→ **WHAT TO WORK ON**
Please continue the blog post about American exceptionalism and President Obama from the point where it stops.

Friday, September 2, 2011

Article on American Exceptionalism and president Obama

WARNING: This post is about AMERICAN POLITICS. Yes, sensitive subject and where everyone wants to SHOUT out their opinion so that everyone else knows about it... not that anyone else is interested. So kindly refrain from posting nasty comments here.

Just read an article in the Wall Street Journal about President Obama and American Exceptionalism. (Full article below as well). I'm not as critical as he is of President Obama (after all, until we get his job I don't think we can judge him accurately), yet I still like this article because
1) It enuciates my feelings on the difficult position of being The Superpower in the World. America has my full sympathy. You can't please everyone and you have to carefully pick your battles. This is why, despite the current chaos, I still have faith in America. This is still a wonderful country that has every right to be be proud of its fierce adherence to the protection of freedoms.

→ **DATASET**

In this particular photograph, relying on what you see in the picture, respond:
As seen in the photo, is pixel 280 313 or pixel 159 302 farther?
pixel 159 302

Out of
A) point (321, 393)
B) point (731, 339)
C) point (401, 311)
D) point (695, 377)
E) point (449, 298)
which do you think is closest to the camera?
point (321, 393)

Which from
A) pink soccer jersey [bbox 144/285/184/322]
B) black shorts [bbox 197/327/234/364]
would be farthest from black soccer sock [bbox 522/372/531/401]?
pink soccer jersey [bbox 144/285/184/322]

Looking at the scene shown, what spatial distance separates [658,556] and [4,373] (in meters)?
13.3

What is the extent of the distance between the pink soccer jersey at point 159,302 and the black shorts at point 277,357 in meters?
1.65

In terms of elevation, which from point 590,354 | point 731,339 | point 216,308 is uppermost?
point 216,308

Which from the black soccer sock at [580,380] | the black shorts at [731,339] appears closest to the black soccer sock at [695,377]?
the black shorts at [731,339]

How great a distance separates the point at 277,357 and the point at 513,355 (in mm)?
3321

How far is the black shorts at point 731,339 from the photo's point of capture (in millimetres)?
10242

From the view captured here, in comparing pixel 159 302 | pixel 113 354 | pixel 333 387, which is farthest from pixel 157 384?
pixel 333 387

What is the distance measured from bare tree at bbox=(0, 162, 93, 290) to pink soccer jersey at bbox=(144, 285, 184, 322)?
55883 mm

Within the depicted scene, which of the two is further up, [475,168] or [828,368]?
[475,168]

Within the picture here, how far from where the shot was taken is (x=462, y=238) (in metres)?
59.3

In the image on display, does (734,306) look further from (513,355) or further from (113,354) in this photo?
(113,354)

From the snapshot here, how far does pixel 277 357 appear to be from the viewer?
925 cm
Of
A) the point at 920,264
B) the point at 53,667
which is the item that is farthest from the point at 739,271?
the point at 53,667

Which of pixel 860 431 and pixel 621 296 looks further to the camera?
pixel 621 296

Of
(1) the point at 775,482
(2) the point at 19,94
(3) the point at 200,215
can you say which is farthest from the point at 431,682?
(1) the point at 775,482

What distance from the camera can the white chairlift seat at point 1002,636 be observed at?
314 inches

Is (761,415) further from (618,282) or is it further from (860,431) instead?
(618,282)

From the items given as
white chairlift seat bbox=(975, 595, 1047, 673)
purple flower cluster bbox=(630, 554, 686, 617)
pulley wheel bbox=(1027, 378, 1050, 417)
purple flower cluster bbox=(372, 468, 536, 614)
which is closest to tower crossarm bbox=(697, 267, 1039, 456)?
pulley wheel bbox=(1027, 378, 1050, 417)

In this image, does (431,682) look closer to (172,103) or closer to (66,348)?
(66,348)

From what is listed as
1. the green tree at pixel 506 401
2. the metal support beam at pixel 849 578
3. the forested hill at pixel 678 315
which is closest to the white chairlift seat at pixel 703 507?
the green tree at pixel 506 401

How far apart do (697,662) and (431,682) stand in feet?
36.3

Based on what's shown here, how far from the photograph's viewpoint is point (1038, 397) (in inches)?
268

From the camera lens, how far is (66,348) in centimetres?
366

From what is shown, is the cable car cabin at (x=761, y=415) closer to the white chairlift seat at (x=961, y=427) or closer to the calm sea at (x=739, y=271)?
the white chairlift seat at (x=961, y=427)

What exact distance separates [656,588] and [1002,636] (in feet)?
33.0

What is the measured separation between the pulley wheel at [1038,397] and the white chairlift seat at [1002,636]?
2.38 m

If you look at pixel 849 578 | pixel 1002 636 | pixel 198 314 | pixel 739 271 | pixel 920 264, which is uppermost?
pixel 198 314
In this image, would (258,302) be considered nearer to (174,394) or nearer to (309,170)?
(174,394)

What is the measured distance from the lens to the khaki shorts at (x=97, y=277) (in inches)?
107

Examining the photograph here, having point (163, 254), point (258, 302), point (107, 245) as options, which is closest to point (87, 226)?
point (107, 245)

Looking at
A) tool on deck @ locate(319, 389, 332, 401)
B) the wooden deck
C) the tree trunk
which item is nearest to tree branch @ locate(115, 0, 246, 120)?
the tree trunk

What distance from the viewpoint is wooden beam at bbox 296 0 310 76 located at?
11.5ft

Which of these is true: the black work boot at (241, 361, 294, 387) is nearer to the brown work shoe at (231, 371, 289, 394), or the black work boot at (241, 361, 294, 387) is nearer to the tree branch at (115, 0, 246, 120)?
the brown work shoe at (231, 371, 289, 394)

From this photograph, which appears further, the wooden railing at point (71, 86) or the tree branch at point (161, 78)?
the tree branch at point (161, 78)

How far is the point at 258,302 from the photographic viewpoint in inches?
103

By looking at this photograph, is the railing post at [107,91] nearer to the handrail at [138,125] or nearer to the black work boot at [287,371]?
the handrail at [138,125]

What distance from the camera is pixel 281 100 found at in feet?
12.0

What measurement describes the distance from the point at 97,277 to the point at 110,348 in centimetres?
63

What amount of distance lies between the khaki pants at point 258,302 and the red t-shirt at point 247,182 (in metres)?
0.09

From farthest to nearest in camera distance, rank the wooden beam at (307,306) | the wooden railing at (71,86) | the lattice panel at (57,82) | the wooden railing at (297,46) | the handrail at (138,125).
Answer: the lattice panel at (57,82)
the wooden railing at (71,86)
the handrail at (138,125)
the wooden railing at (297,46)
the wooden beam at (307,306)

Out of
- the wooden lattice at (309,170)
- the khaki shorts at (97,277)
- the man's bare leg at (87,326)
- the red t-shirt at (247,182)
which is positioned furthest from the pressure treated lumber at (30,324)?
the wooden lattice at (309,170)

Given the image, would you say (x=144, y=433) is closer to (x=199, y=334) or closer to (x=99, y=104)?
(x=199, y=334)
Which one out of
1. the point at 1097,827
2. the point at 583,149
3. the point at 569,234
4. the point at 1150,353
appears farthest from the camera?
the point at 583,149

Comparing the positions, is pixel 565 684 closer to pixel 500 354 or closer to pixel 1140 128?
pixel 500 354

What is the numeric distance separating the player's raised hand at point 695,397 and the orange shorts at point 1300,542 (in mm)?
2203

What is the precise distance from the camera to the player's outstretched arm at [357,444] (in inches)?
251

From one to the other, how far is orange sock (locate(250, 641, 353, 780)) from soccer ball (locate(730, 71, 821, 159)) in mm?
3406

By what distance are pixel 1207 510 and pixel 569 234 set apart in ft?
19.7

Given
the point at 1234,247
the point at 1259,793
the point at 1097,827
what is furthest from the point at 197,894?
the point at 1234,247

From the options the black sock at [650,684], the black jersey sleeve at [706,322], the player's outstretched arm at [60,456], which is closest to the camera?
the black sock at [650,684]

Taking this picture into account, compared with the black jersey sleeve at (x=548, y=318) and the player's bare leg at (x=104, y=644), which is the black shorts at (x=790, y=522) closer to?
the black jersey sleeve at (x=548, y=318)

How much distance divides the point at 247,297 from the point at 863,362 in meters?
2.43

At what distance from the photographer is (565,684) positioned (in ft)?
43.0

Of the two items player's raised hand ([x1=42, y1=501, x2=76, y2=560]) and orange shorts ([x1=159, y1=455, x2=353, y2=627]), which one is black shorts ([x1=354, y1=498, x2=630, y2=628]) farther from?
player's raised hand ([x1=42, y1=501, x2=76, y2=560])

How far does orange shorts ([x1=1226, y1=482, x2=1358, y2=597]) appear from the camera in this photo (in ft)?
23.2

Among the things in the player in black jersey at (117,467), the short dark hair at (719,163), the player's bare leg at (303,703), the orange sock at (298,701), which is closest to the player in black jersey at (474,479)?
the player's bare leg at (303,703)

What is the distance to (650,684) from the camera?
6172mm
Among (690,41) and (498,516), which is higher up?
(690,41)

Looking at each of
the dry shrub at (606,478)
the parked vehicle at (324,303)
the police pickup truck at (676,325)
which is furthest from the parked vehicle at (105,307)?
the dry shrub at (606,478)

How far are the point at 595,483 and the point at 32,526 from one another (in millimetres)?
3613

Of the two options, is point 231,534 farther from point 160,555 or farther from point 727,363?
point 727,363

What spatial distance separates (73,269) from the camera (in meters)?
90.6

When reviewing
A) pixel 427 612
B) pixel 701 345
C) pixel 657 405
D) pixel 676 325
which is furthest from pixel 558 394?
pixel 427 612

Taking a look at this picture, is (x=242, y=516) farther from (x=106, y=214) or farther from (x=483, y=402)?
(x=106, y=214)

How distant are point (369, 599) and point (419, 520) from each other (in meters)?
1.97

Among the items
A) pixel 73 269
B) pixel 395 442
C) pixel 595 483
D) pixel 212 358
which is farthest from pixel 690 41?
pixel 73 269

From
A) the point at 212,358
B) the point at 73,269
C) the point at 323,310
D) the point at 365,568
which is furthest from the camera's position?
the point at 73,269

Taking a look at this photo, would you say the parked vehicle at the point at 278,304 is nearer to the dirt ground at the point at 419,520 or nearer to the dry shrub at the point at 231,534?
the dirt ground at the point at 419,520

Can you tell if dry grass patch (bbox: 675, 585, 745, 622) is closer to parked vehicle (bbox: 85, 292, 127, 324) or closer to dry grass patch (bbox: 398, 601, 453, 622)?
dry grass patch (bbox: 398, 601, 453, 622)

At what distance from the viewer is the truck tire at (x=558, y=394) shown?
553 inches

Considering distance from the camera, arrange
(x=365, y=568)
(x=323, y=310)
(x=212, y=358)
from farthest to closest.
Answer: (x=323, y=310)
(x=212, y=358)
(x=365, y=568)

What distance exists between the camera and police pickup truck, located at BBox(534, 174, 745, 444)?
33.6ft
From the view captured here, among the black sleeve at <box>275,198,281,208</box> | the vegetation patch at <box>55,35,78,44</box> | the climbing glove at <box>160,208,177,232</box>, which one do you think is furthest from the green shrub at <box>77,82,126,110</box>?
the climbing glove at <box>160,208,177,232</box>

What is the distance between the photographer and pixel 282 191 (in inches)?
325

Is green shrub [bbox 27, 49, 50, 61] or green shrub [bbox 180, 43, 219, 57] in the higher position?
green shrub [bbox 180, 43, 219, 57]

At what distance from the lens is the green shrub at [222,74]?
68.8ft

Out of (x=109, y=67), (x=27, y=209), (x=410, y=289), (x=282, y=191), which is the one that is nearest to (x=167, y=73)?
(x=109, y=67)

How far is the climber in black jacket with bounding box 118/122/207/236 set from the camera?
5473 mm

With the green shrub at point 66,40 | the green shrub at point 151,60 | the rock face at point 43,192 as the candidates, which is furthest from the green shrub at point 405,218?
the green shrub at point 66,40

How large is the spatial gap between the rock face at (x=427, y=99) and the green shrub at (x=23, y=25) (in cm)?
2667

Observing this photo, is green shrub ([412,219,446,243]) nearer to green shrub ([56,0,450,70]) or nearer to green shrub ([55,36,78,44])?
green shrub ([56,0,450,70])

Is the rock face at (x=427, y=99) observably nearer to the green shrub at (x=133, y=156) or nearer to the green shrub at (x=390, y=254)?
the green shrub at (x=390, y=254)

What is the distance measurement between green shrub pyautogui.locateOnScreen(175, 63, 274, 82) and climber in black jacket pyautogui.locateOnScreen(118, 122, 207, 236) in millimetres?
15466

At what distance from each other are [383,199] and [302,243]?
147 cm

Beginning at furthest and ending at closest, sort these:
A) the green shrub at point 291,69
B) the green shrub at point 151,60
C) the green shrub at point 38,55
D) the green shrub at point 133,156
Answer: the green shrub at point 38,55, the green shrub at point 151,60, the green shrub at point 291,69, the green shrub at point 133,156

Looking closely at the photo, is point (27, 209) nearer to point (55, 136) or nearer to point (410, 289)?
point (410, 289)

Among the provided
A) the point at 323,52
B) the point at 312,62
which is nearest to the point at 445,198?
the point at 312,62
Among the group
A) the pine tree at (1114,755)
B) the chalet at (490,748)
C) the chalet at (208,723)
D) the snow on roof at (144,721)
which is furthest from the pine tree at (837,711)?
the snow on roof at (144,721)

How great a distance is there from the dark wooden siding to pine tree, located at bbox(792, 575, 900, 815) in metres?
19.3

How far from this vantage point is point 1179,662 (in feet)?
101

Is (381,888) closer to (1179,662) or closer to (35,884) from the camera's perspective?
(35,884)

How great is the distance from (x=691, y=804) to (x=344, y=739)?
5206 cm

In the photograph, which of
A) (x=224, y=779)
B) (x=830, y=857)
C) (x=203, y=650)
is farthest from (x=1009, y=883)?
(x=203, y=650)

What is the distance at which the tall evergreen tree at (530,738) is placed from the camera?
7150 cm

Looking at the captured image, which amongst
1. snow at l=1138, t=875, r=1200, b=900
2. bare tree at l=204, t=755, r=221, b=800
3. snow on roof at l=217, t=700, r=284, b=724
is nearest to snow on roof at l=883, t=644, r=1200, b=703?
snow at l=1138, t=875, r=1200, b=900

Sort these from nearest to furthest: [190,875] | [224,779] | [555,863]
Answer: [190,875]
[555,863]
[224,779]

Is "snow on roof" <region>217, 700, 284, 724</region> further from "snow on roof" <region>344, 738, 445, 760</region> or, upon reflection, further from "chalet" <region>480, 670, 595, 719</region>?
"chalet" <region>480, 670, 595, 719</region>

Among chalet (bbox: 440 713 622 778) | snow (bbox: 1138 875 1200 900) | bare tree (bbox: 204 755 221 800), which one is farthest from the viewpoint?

→ **THE RESULT**
2) Because I'm a blue dog democrat and I like Pres. Obama.
And this article echos the appropriate word I've been trying to find regarding my feelings toward him.

Disappointed.

For someone who is super smart, seems to be a decent moral family guy and who promised so much during campaign season, he has yet to deliver anything substantial. His policies are sound in theory and rhetoric, but his execution is very problematic. What has he to show so far? Osama Bin Ladin's death, which *erhem* was really more a result of the military than him him? Yes, most of the circumstances were completely out of his control (such as the Arab Spring), but I'm sure Osama's death were out of his control as well, and yet we give him credit for it. Hmm...

What makes a president exceptional? What makes a person exceptional? Someone faced with tough circumstances and very limited choices, but takes control of the situation and turns it around to his advantage.

That's what plenty of people, including I, are fighting to do everyday.
So yes, people falter and fail along the way, everyone including the President of the Most Powerful Nation on the Earth, but the people didn't elect this President to ALWAYS falter. We want a leader who will pick himself up and grow stronger and tougher, someone who will solve problems and fight for the preservation of American Exceptionalism. Precisely why I wanted President Obama to succeed rather badly. He had so much going for him and he seemed like a shaker and a mover, someone who was going to start controlling the situation and change something. We wanted a fighter.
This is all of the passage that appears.